Appearance
Sitemap Generation
Flow ID: SY-05 | Module(s): job, eshop, blog, category | Complexity: Medium Last Updated: 2026-05-22
Business Overview
The AdvGenerateSitemaps job generates XML sitemaps for search engine crawlers. It collects URLs for all public-facing content -- products, categories, vendors, vendor product lines, vendor-category intersections, blog articles, and CMS pages -- then writes chunked sitemap files (500 URLs per file) plus a sitemap index to the dedicated storage('sitemap') disk under the sitemap/ prefix.
The sitemap index is a static file written by the cron alongside the chunks, not a controller endpoint.
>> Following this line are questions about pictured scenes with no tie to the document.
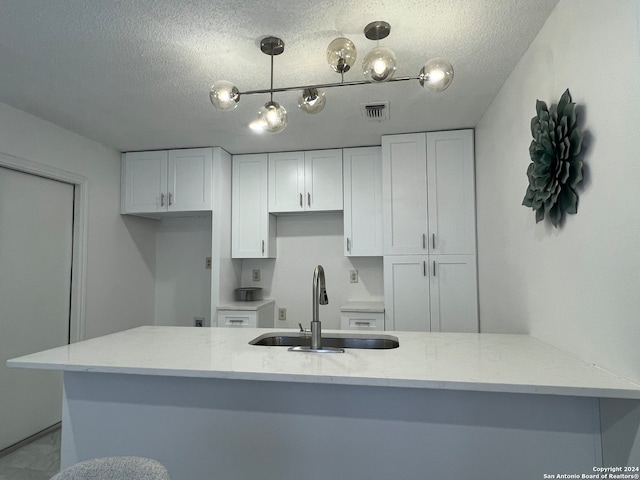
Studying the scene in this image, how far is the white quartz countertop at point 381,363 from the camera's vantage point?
1089 millimetres

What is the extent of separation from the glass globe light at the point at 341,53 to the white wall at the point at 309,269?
2.08m

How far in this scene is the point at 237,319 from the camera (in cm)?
315

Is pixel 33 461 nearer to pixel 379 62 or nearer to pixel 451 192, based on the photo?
pixel 379 62

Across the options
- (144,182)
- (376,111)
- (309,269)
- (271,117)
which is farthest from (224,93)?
(309,269)

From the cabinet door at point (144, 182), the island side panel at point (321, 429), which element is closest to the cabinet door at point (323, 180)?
the cabinet door at point (144, 182)

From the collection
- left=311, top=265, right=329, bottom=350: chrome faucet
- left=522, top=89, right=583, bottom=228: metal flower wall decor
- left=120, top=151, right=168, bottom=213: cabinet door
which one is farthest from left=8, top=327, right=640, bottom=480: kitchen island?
left=120, top=151, right=168, bottom=213: cabinet door

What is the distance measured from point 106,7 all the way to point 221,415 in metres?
1.74

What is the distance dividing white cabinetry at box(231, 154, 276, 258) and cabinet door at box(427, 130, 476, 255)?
149cm

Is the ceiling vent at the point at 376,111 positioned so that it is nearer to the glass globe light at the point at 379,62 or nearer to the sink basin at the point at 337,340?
the glass globe light at the point at 379,62

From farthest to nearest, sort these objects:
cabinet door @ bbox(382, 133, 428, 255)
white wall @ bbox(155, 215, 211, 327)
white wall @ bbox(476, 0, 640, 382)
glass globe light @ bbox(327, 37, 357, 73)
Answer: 1. white wall @ bbox(155, 215, 211, 327)
2. cabinet door @ bbox(382, 133, 428, 255)
3. glass globe light @ bbox(327, 37, 357, 73)
4. white wall @ bbox(476, 0, 640, 382)

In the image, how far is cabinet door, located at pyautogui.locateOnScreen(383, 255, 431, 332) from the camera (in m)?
2.86

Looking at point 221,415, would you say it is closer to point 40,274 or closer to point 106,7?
point 106,7

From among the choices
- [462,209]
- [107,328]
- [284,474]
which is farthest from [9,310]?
[462,209]

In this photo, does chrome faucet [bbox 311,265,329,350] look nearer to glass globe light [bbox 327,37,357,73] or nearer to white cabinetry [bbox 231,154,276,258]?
glass globe light [bbox 327,37,357,73]
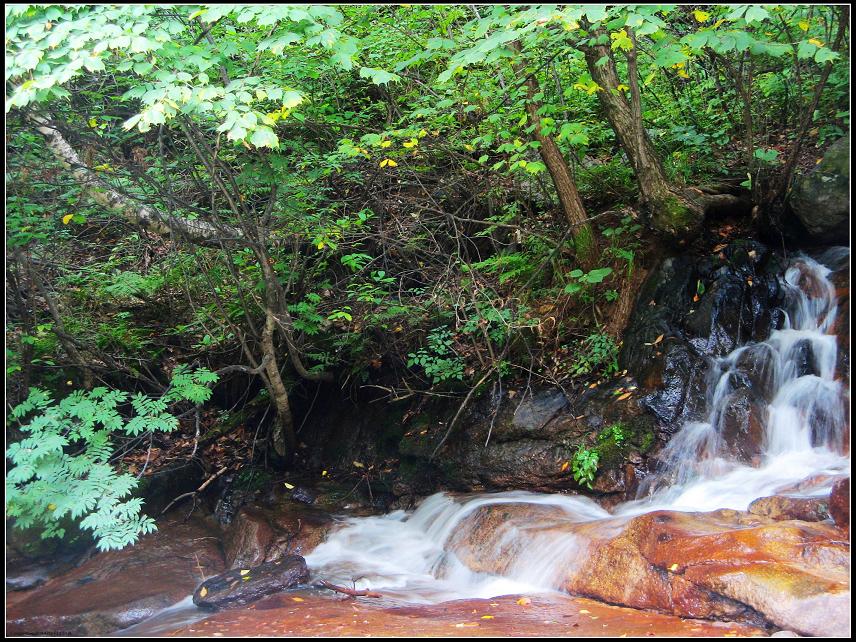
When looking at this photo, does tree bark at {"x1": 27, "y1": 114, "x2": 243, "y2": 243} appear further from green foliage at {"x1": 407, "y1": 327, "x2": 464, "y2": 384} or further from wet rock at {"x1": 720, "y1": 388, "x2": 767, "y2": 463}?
wet rock at {"x1": 720, "y1": 388, "x2": 767, "y2": 463}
For local-disk tenants nginx serves all files (chunks + index) directly from public/sitemap/; for K8s tenants the same files live on S3 and are served via a CDN edge mounted at /sitemap/. Crawlers always hit the same registered URL /sitemap/sitemap_index.xml.
The job runs daily at 01:30 by default and is enabled in the core queue.
Architecture
Nightly cron (no per-request work — no controller in the path):
AdvGenerateSitemaps
|
+--> getUrls() collect all URL sets
| +--> [homepage, vendors page] static entry points
| +--> getCategories() product category tree (4 levels deep)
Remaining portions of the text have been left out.